Sweet Street Cosmetics is an Ode to LA Chola Style

Natalia Durazo and LaLa Romero love makeup but felt like the industry didn’t necessarily love them back as they didn’t see themselves represented so they decided they would fill that void. Born and raised in Los Angeles, the entrepreneurs celebrate and honor the trademark looks of their beloved city with the launch of their makeup line, Sweet Street Cosmetics. The line currently includes eyeliners (“Wing Queen”) and a trio of lipliner duos in bold colors, all inspired by the LA style they grew up with.

“A lot of cosmetic brands that have popped up recently are doing a really good job representing for women of color, for us there was still another layer that was missing, the neighborhood element. There are so many beauty rituals and nuances that are unique to and bond WOC who grew up in the neighborhood.”

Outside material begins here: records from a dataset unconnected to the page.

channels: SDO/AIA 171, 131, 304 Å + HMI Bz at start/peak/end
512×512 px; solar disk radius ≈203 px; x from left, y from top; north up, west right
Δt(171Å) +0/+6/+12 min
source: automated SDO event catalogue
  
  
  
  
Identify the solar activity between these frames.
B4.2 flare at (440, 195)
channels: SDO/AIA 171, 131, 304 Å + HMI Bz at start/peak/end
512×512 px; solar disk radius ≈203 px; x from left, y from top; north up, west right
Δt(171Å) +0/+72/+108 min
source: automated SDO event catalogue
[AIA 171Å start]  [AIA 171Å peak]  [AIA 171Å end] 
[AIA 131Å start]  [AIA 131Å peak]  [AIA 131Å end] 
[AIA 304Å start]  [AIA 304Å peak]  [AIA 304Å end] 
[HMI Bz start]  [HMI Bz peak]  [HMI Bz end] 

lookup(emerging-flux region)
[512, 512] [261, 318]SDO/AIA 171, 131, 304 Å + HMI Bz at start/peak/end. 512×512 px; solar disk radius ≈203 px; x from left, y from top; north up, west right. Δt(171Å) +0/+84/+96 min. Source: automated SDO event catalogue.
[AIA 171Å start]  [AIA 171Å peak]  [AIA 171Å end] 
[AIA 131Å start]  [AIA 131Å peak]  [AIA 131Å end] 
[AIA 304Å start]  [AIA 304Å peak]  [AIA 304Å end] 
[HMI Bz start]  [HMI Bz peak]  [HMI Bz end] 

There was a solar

The duo previously founded Bella Doña with the same intention featuring accessories, apparel, and jewelry devoted to celebrating LA style. Sweet Street Cosmetics launched late last year with their ode to the signature look of women of color with the Wing Queen eyeliner.

“We knew if we were stepping into the beauty sector, we had to launch with a product that was going to make a strong statement to our girls that we are here for them,” Romero said. “Sharp Wings are like our armor, they are more than just a look. Wings are a daily staple where we come from, you don’t leave home without them.”

The line is by and for women of color so designing products comes easily because, as they say, they are their target audience. They draw inspiration from two core elements of the brand: the city and the everyday woman, though they also say they can’t help but admire the likes of Selena, Amy Winehouse, Missy Elliot, Maria Felix, Diana Ross, and Aaliyah. This exemplifies the mission behind the brand as they bring the style of femmes of color into the mainstream, reclaiming it after it’s been appropriated time and time again.

Artists like Gwen Stefani and Fergie of the Black Eyed Peas have been known to imitate the chola look and in 2015 Givenchy’s Paris show was described as having a “chola Victorian” look. None have any ties to the real chola experience and it’s that very truth that’s at the core of the line, in all its gold-hoop and winged eyeliner glory.“We really want people to acknowledge and appreciate the flyness and innovation that comes from our neighborhoods,” Durazo said.”It’s also really important to us that we help build confidence in women from our communities by reminding them daily that they are the beauty standard.”

With an Instagram following that’s already 50k strong, it’s clear that the big hair, winged liner, and bold lip resonates. Their “Thick & Thin” lip line features lipliner/lipstick duos with the model on the main page using a darker lip liner and gelled hair reminiscent of the chola style that’s a trademark of the streets in Los Angeles.

Writer Barbara Calderón-Douglass explained how chola culture is separate from the chola style that has been appropriated in the fashion and celebrity world. The fierce street look is extrapolated from its context as a culture rooted in the marginalization of Mexican Americans in Southern California.”It embodies the remarkable strength and creative independence it takes to survive in a society where your social mobility has been thwarted by racism,” she writes.

For Durazo and Romero the line is for these women whose style is rooted in defiance in the face of marginalization and who have mastered their beauty regimen and made it their own. They describe the Sweet Street girl as someone who doesn’t have a full glam squad and instead figures out how to do her own makeup just as well and uses the sidewalk as her runway.

“From the way the palm trees bend when the Santa Ana winds hit, to the candy paint on our lowriders, every single aspect of our city is a constant inspiration to everything we do,” Durazo said. “We have some fun things coming with great names and artwork inspired by the beautiful hues and colors which paint our city.”

They say they are taking their time developing formulas for every product so it’s a timely process however they do plan to debut products for the whole face (sans foundation). Because of the personal nature of the line, they also want to make sure it’s authentic to who they are like, for example, the development of the lip duo Angel BB which was inspired by the Jordana lipliner in Cocoa and the Roller Gloss they grew up using.

“Sweet Street is all about honoring our generational fly. Culturally we don’t have a lot of heroes and superstars in mainstream media that represent us. And we’re okay with that because we know that the real style and beauty icons can all be found in our family photo albums,” Romero said. “From our winged eyeliner to overlined dark brown lips, these aren’t new beauty trends, they are classic neighborhood looks that we grew up seeing and emulating.”